[Saved entries]
========================================

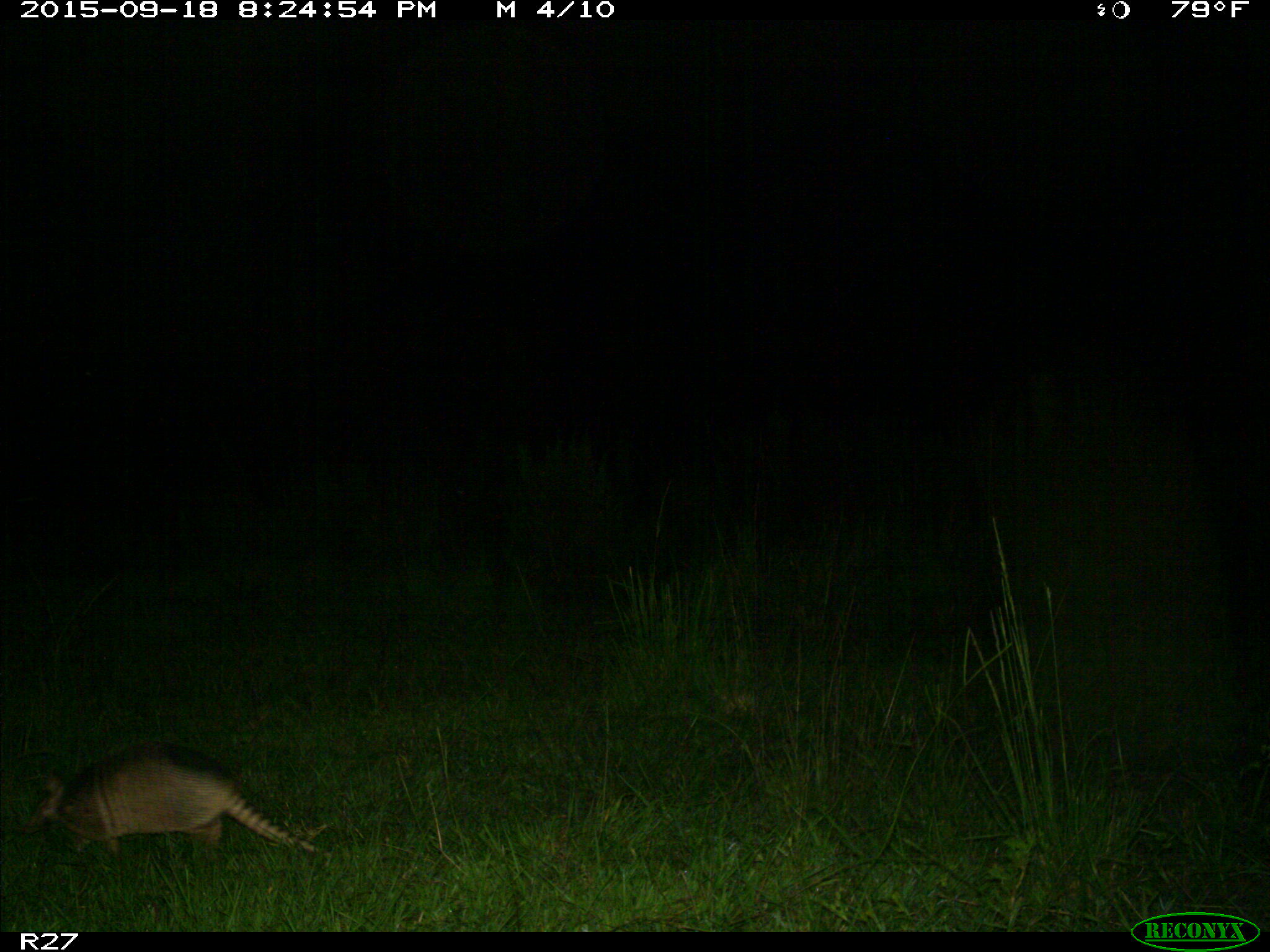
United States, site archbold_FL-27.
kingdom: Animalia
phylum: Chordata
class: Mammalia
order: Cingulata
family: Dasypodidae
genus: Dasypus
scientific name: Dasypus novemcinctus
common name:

========================================

** Instructions for the task **
Could you retype exactly the lines from the one containing "class: Mammalia" through the final line of the data above, and no others?

** Result below **
class: Mammalia
order: Cingulata
family: Dasypodidae
genus: Dasypus
scientific name: Dasypus novemcinctus
common name:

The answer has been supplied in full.